Pascatahun 1958 itulah,
pengusaha-pengusaha di Indonesia mulai gerah dan goyah. Selanjutnya, di saat
Soeharto berkuasa, pengusaha-pengusaha mulai menggurita. Era ini disebut di
dalam buku Soeharto dan Bangkitnya Kapitalisme Indonesia sebagai era pembangunan
kelompok bisnis swasta di kala kepemimpinan otoritarian berkuasa.
Buku yang ditulis oleh
seorang profesor bidang kajian Asia, Murdoch University, Australia, ini
memaparkan evolusi atau perubahan-perubahan kapitalisme di Indonesia pada masa
kolonial dan pascakolonial. Profesor yang bernama Richard Robinson ini
memaparkan peran penting orde baru dalam memantapkan kapitalisme tersebut.
Di dalam buku yang
pernah dilarang peredarannya ini memaparkan, secara garis besar ada tiga tahap
evolusi kapitalisme di Indoesia. Tahap tersebut, yakni (a) mereka yang bertahan
dari periode benteng dan ekonomi terpimpin, (b) kaum birokrat politik orde baru
yang membangun grup-grup bisnis swasta, dan (c) kelompok kapitalis baru yang
muncul dengan perlindungan politik pusat-pusat kekuatan birokrasi politik baru
(halaman 261).
Uraian mengenai
perkembangan kapitalisme di era-70an hingga 80-an disajikan secara detail. Pada
masa-masa ini hubungan antara pengusaha dengan penguasa sangat dekat.

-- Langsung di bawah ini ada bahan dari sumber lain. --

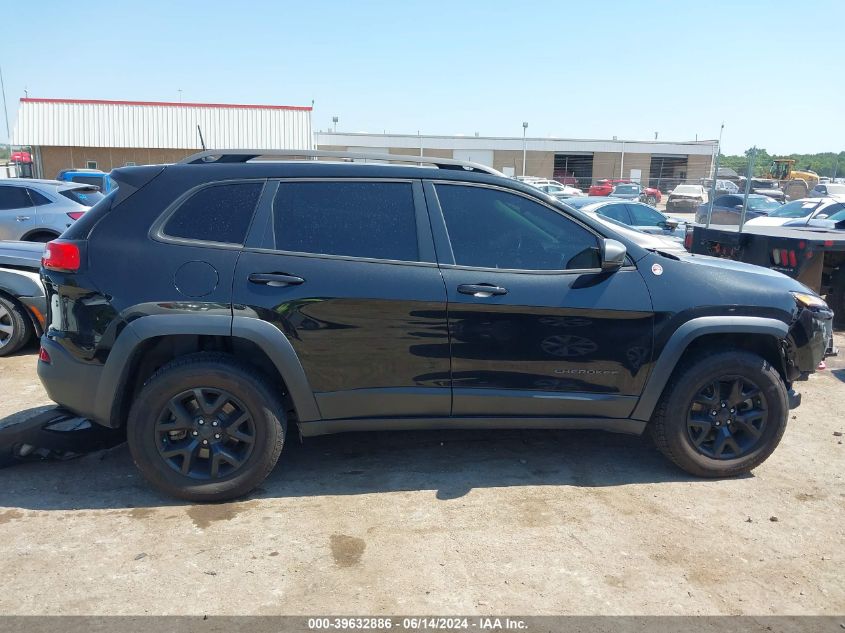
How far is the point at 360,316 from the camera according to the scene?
382cm

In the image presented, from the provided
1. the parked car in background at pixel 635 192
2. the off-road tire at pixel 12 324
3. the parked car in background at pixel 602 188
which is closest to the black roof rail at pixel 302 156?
the off-road tire at pixel 12 324

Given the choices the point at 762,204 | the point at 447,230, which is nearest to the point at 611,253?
the point at 447,230

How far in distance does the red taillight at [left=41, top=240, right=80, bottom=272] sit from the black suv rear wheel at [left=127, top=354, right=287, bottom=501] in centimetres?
76

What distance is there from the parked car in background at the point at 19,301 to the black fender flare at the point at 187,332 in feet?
11.7

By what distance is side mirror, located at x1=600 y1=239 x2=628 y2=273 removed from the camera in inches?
154

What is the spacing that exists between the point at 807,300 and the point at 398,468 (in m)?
2.84

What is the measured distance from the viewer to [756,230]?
344 inches

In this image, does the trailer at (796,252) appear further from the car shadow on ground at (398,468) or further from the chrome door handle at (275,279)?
the chrome door handle at (275,279)

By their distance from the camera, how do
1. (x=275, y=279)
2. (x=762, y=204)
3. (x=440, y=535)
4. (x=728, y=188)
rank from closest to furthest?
(x=440, y=535), (x=275, y=279), (x=728, y=188), (x=762, y=204)

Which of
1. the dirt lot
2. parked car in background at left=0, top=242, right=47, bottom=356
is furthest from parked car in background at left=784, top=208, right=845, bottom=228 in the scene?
parked car in background at left=0, top=242, right=47, bottom=356

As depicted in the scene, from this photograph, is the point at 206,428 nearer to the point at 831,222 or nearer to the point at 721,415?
the point at 721,415

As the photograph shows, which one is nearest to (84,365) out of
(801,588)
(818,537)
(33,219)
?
(801,588)

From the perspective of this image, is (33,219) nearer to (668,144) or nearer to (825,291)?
(825,291)

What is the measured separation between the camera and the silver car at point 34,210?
11477mm
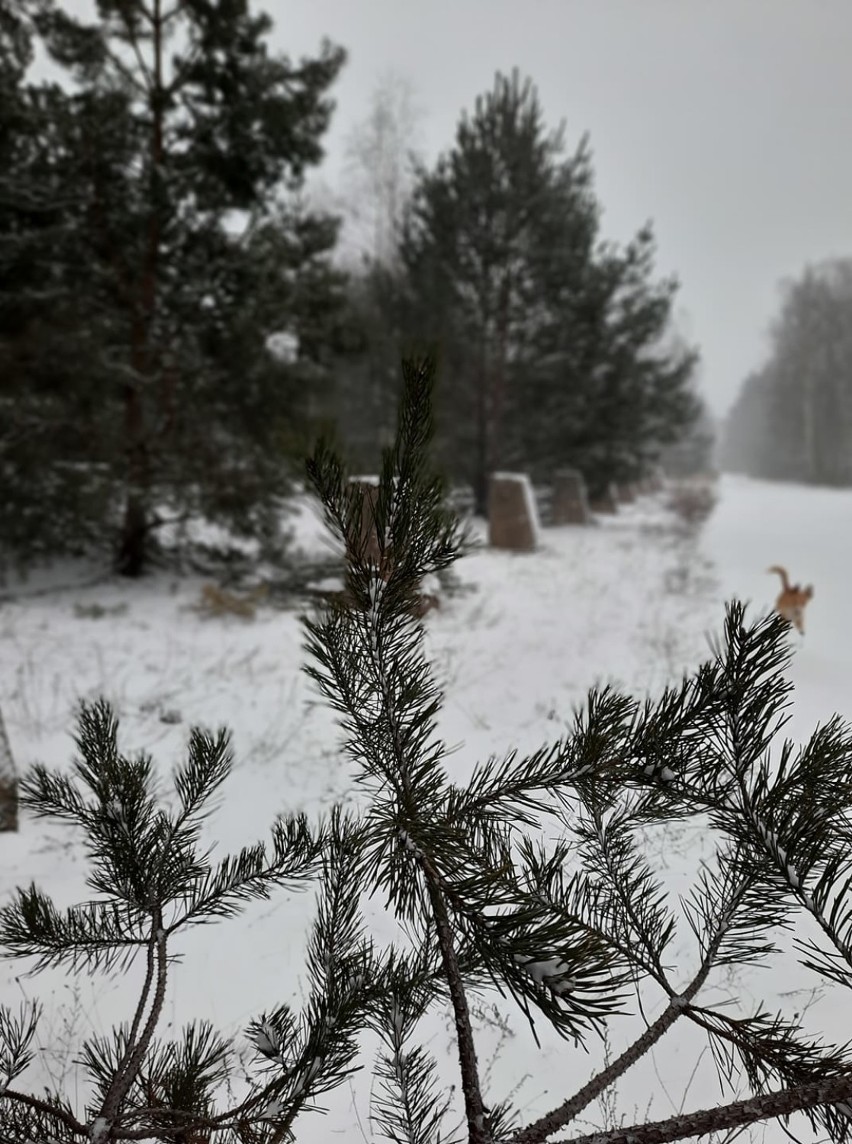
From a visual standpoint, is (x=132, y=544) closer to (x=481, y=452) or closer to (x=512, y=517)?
(x=512, y=517)

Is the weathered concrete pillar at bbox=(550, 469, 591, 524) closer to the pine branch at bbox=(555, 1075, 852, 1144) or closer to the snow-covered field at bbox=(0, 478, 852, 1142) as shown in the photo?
the snow-covered field at bbox=(0, 478, 852, 1142)

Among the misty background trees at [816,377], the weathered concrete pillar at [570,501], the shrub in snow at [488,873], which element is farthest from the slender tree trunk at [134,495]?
the misty background trees at [816,377]

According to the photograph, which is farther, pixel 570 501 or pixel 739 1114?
pixel 570 501

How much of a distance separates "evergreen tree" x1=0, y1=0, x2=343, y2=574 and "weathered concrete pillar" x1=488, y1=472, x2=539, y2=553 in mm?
3654

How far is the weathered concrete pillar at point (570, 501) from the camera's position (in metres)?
12.0

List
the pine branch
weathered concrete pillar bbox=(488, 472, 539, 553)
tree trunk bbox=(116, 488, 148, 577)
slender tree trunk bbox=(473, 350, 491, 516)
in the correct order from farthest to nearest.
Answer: slender tree trunk bbox=(473, 350, 491, 516) → weathered concrete pillar bbox=(488, 472, 539, 553) → tree trunk bbox=(116, 488, 148, 577) → the pine branch

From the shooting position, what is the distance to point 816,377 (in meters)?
28.0

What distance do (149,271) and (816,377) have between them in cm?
3090

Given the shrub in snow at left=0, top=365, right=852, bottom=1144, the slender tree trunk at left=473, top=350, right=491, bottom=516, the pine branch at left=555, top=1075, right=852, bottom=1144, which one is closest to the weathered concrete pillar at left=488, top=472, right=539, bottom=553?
the slender tree trunk at left=473, top=350, right=491, bottom=516

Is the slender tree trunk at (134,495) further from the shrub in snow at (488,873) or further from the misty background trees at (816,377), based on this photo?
the misty background trees at (816,377)

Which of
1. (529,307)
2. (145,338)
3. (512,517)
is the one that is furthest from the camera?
(529,307)

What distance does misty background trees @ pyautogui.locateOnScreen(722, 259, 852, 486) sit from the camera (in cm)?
2698

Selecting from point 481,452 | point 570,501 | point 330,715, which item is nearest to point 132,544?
point 330,715

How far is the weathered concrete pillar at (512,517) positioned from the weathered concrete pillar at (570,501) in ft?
9.91
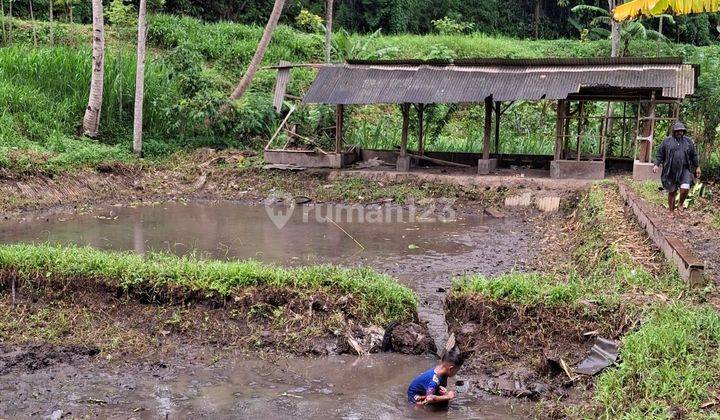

Pemerintah melalui “hak” keberkuasaannya cukup piawai mengolah stabilitas
internal negara demi memainkan peranan pasar.
Di dalam buku ini pula
dijelaskan bagaimana kedekatan para pengusaha tionghoa kepada Soeharto,
khususnya sebelum Soeharto menjabat presiden. Di antara pengusaha-pengusaha
tionghoa itu, ada yang telah dikenal cukup luas oleh kalangan pengusaha pemasok
kebutuhan masyarakat sejak era kolonial.
Begitu uraian-uraian
korporasi, monopoli, dan mengenai relasinya terhadap pemimpin era orde baru
dijelaskan sangat apik di dalam buku terbitan yang diterbitkan oleh penerbit
khusus buku-buku sejarah ini. Dengan paparan yang cukup komprehensif dan lugas
ini, Sang Profesor juga menyajikan data-data, baik data historis maupun data
pewaktuan, secara apik. Seperti uraian data grup usaha yang dikendalikan oleh
Soeharto, dipaparkan dari halaman 273 hingga halaman 286. Tentu saja,
keberhasilan kapitalisme seperti itu menunjukkan bahwa perkembangannya sudah
berada di tingkat yang tinggi terhadap masalah-masalah, seperti korupsi para
pejabat, efisiensi pemerintahan, masalah lisensi dan eskportir, kualitas
perencanaan jangka panjang dan konsultasi (halaman 292).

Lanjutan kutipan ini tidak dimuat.